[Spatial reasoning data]
= = = = =

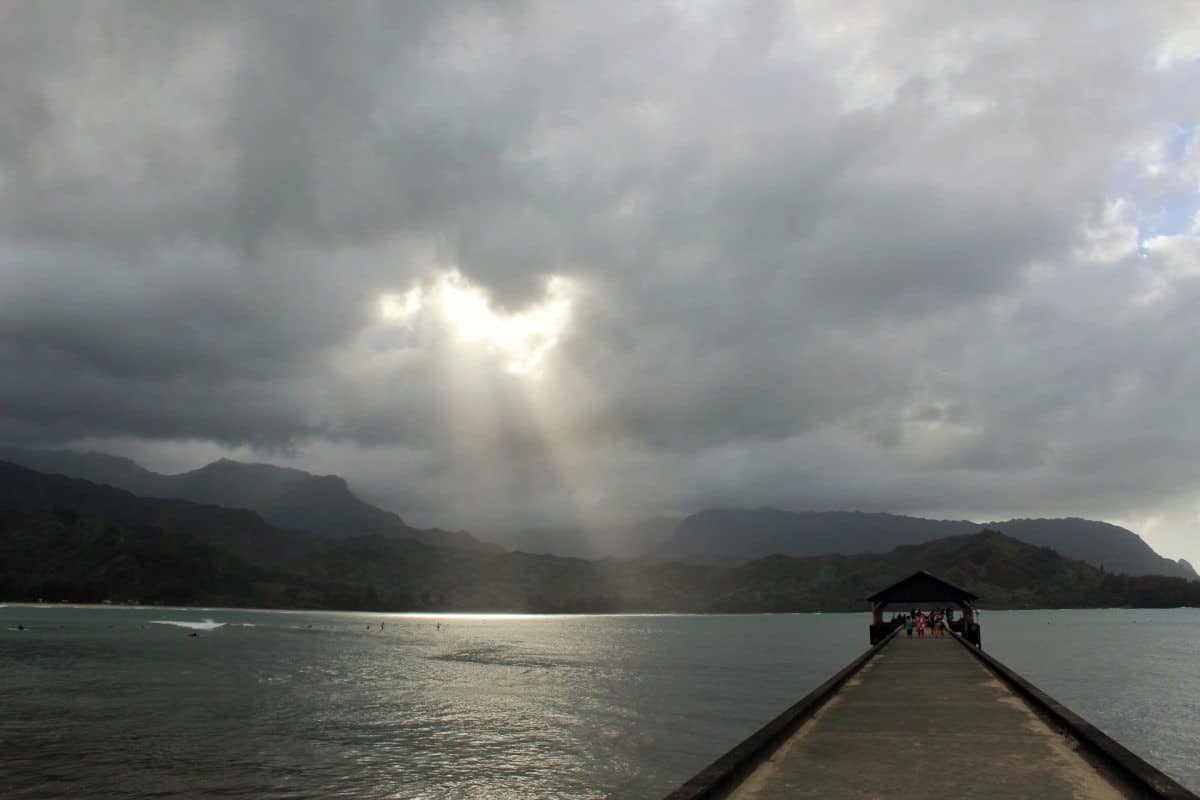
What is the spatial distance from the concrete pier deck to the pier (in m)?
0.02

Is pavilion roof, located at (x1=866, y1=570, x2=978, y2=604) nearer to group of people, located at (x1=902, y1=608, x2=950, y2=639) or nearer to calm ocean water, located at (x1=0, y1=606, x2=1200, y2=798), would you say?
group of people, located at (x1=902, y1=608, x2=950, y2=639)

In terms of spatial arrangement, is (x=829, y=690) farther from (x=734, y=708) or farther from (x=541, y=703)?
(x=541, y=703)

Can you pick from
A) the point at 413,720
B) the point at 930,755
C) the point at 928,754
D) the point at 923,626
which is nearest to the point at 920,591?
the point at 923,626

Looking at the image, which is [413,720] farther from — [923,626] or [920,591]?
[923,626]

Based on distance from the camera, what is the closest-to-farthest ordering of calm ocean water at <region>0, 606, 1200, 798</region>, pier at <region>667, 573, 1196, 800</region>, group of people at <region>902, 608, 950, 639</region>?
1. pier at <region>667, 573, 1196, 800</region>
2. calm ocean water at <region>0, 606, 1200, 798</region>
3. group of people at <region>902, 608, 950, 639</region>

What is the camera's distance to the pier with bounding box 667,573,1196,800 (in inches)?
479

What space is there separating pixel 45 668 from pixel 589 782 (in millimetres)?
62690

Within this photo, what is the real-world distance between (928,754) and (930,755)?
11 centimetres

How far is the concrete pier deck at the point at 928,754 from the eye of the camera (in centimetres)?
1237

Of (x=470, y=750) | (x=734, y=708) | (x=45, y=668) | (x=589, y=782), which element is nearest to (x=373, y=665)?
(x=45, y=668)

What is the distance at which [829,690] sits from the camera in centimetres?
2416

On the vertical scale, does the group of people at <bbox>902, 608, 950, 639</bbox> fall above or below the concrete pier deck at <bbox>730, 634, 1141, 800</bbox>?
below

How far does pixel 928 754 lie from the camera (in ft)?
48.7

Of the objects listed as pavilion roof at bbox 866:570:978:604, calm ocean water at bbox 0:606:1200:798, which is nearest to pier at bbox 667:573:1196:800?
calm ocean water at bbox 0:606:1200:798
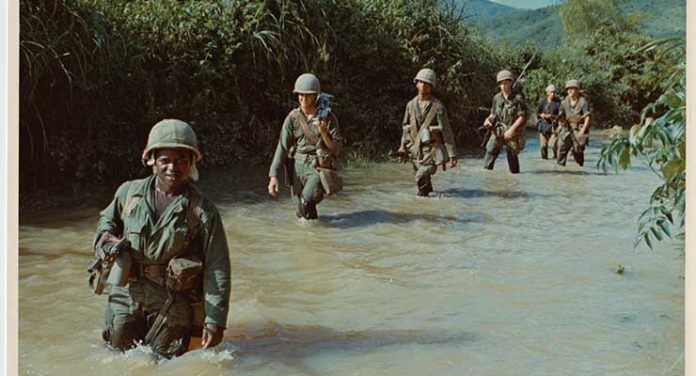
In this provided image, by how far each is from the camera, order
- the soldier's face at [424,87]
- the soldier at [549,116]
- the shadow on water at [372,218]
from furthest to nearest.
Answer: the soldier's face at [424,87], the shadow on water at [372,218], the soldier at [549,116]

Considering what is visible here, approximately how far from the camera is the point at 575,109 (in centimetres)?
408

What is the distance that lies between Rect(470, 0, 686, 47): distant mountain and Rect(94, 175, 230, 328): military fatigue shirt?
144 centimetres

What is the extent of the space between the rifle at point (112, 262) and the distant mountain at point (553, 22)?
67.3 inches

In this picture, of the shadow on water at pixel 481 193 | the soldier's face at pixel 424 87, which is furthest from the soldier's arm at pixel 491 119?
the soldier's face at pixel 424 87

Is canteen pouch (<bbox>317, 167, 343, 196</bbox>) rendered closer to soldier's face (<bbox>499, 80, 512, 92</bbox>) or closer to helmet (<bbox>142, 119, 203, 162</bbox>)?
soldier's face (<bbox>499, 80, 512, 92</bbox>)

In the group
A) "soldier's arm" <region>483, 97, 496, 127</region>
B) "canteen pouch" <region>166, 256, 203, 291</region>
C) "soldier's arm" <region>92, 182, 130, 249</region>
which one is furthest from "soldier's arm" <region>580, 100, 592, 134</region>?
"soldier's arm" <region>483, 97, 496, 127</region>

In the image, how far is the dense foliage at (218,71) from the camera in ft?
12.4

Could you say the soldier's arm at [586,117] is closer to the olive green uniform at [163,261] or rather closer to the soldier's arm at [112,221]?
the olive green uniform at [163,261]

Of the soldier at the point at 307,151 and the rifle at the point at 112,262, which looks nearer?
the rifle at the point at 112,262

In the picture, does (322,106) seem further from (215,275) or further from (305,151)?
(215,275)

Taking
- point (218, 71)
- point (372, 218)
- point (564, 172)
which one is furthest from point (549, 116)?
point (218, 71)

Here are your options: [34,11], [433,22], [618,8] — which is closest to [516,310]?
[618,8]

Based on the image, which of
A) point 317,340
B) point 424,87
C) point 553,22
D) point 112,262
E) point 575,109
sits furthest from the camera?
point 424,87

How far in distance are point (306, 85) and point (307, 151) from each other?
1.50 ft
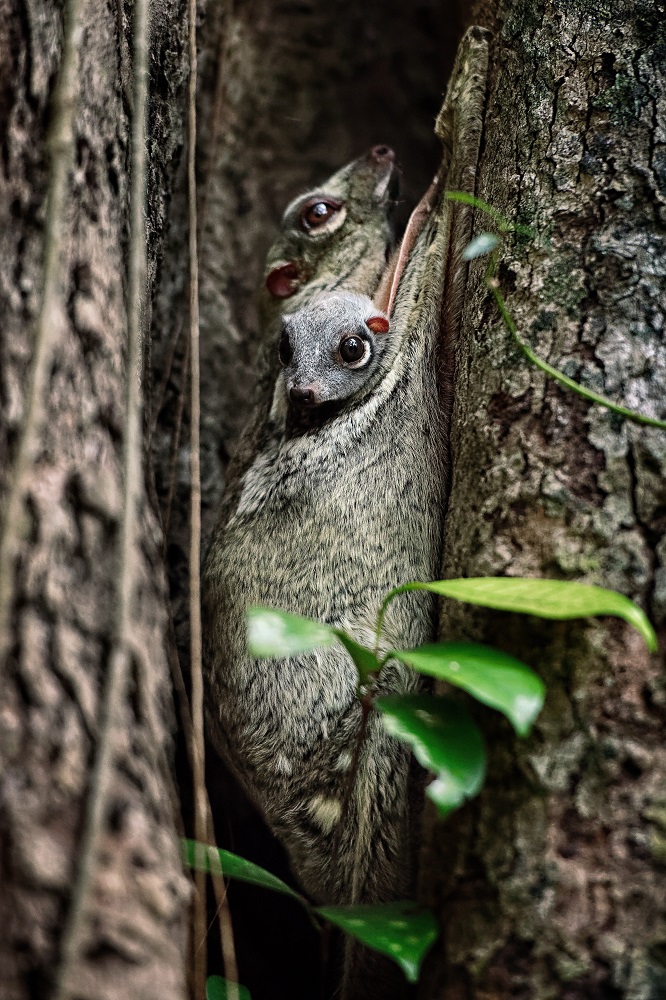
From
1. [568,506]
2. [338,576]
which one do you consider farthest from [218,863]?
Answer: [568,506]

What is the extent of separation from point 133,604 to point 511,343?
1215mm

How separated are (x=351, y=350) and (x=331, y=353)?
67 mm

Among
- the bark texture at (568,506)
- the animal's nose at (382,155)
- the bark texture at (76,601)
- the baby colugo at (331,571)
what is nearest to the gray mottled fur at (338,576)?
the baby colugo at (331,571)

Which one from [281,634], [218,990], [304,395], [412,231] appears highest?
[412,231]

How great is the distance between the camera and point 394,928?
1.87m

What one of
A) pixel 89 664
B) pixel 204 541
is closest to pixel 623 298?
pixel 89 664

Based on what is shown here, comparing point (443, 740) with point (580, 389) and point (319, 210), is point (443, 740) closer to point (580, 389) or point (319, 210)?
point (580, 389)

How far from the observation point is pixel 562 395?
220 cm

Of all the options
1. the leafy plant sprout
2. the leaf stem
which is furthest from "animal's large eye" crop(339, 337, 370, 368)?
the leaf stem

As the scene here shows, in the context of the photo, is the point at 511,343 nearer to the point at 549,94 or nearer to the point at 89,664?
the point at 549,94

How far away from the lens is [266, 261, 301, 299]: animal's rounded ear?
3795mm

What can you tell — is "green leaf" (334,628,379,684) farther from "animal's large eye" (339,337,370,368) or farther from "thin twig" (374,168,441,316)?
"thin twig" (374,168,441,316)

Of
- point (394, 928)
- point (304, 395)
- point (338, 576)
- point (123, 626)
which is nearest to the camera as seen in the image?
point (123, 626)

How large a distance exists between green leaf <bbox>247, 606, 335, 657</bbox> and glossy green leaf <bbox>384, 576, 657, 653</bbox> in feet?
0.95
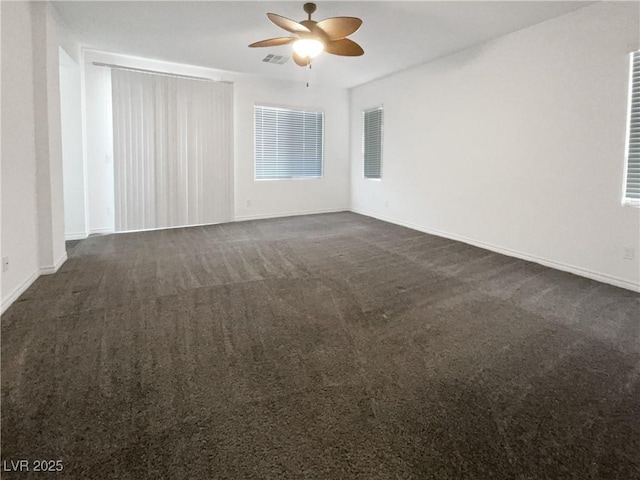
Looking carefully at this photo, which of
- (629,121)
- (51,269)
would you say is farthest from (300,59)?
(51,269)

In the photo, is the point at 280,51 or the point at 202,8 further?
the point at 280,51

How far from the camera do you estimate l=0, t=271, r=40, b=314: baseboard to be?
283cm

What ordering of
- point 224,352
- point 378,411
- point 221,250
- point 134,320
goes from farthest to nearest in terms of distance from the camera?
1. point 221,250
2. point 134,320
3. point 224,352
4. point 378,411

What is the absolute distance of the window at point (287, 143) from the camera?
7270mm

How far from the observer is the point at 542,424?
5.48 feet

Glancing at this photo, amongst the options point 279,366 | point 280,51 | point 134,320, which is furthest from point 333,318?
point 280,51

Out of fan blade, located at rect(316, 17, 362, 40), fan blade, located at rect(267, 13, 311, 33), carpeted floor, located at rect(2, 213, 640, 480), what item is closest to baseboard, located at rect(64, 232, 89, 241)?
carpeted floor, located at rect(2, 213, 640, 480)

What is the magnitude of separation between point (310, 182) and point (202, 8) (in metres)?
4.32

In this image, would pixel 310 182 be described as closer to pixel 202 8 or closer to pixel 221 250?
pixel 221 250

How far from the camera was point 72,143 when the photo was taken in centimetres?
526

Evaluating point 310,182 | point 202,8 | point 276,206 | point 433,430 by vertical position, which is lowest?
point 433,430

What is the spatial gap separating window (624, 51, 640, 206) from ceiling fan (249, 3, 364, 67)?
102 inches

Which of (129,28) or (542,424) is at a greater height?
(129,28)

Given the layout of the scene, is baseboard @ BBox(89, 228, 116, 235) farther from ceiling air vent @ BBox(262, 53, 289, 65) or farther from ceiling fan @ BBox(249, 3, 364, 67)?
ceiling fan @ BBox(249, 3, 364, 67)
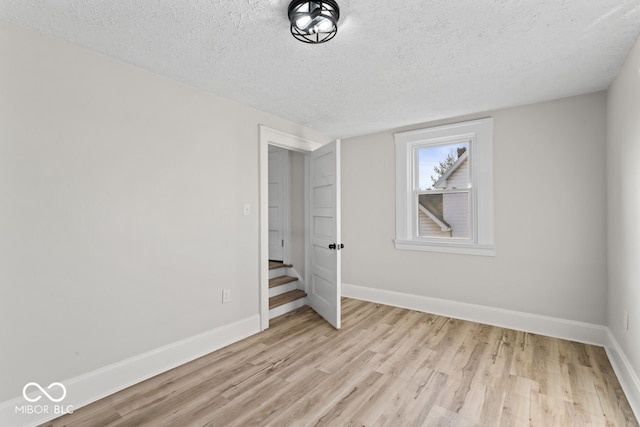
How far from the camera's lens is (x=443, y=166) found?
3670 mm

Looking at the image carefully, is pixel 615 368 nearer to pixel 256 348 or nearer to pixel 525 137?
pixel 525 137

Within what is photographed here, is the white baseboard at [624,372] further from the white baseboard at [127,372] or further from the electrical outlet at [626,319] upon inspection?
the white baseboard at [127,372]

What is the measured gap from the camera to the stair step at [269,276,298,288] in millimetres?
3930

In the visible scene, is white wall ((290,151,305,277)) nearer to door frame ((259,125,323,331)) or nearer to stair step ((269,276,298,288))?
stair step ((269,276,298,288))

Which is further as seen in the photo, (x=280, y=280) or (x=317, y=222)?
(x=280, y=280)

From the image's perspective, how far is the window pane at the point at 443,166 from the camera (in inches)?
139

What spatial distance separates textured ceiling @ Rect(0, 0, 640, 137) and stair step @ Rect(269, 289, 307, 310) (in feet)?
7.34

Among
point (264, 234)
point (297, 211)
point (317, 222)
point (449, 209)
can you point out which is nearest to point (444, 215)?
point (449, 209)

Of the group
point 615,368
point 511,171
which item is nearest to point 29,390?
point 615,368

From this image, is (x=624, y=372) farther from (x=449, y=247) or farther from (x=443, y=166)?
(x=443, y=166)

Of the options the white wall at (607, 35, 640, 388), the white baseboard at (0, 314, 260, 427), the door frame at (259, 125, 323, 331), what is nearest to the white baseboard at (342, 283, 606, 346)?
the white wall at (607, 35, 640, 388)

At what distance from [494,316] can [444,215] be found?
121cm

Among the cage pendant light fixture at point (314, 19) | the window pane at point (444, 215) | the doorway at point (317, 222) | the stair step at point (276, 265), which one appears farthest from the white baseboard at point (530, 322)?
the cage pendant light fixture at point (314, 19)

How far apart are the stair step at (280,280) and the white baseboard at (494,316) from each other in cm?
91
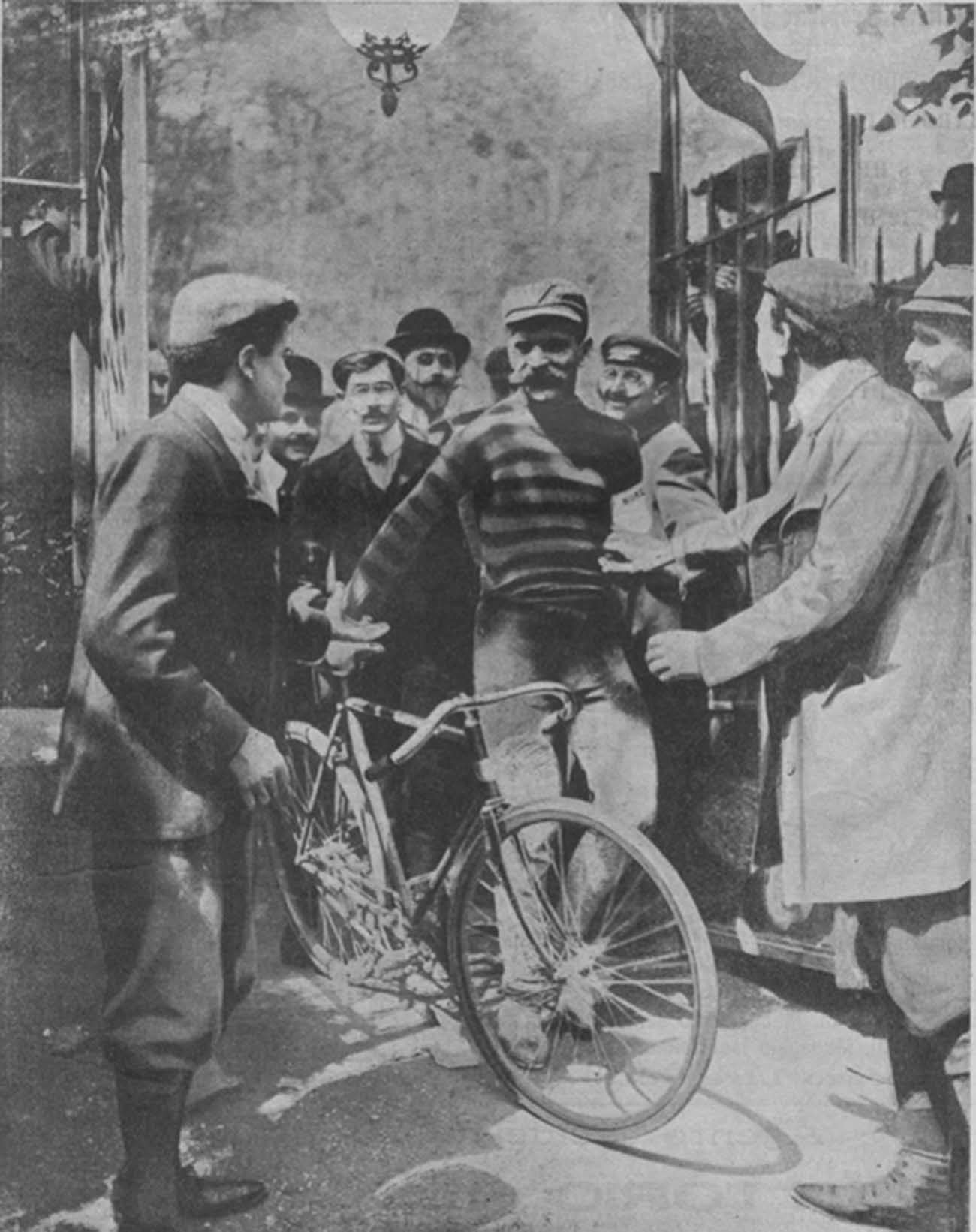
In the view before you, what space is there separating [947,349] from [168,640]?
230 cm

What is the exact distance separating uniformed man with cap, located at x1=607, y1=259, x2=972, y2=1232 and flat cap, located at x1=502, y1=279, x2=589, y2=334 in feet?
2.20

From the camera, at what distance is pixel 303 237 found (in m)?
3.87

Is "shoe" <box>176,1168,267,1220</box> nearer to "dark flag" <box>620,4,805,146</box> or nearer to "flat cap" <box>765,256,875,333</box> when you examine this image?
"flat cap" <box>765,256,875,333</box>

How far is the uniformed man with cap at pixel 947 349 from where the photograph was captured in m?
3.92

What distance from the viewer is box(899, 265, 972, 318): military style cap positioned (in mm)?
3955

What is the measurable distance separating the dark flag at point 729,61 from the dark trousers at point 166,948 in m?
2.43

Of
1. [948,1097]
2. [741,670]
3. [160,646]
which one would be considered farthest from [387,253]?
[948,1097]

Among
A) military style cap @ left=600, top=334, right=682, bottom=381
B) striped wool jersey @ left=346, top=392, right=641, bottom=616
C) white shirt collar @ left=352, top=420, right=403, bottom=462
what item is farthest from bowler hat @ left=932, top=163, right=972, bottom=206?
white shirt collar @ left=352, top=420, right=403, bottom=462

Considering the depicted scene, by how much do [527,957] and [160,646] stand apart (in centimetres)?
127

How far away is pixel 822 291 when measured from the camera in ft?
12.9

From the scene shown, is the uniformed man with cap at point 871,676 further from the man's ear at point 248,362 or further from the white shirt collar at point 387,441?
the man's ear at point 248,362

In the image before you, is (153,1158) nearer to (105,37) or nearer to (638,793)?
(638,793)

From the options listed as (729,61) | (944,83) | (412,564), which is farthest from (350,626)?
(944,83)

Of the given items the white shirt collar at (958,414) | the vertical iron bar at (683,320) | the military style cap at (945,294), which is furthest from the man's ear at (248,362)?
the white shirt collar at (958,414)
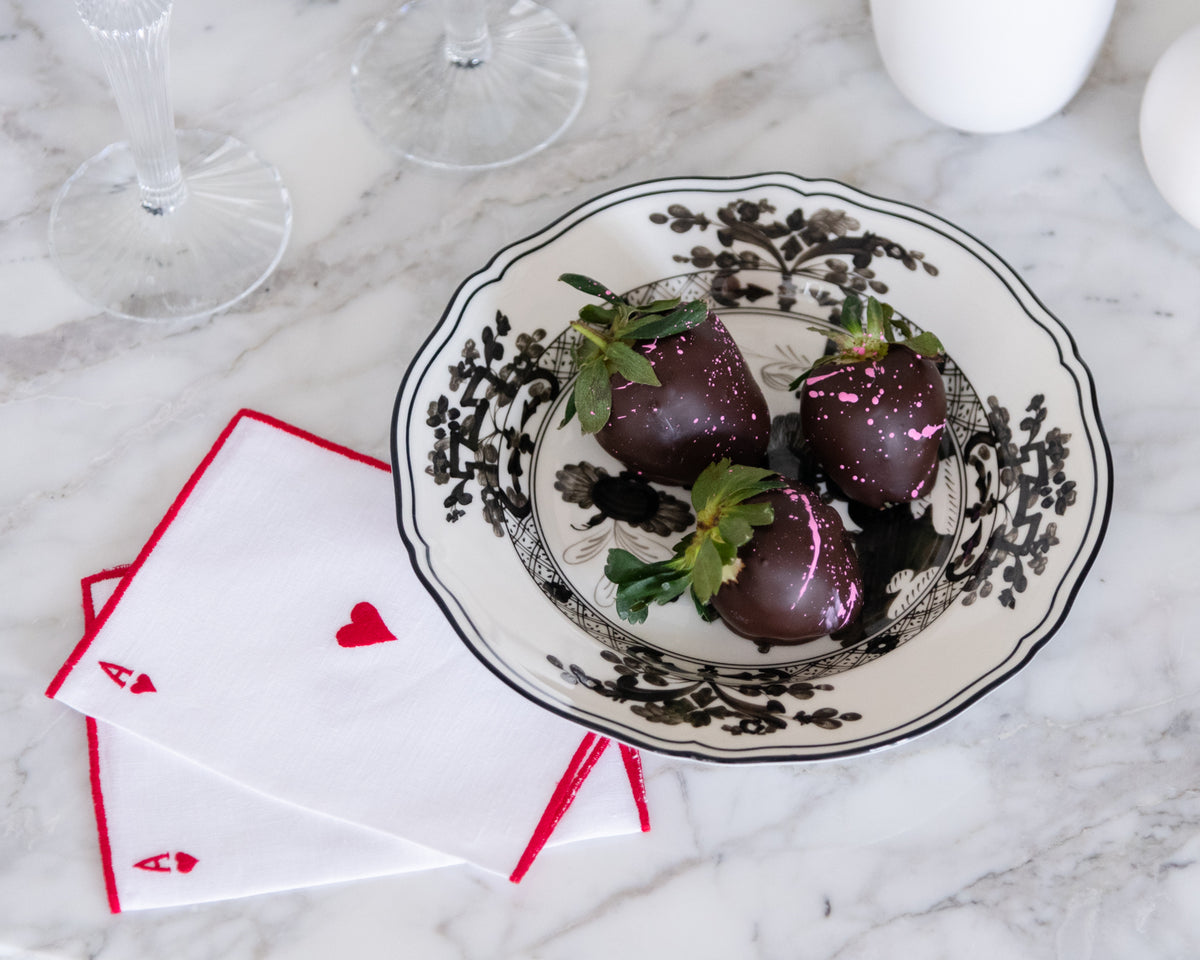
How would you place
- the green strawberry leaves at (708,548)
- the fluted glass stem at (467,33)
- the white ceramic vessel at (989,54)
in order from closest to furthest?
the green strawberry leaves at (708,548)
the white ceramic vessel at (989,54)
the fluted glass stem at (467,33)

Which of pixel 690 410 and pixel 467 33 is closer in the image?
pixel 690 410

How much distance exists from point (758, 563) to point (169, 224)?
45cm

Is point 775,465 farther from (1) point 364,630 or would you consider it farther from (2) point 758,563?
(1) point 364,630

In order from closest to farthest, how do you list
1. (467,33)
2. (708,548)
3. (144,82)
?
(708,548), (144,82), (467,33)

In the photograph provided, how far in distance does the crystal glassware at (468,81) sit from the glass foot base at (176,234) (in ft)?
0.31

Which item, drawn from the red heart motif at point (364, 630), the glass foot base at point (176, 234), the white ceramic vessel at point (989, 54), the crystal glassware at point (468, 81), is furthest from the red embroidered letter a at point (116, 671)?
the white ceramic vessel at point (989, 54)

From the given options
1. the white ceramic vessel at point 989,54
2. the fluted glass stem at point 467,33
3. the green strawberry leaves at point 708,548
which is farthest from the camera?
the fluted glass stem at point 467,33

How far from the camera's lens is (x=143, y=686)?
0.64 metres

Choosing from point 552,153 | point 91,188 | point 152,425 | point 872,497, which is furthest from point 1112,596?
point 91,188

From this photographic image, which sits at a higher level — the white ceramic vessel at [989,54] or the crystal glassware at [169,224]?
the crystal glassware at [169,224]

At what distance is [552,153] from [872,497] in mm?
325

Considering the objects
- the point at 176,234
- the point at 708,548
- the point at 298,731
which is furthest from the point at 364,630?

= = = = =

**Stated task**
Can you copy the data from the line with "Considering the objects" through the end of the data, swapping "furthest" for "farthest" and leaving everything else unchanged?

**Output of the task**
Considering the objects
- the point at 176,234
- the point at 708,548
- the point at 298,731
which is farthest from the point at 364,630?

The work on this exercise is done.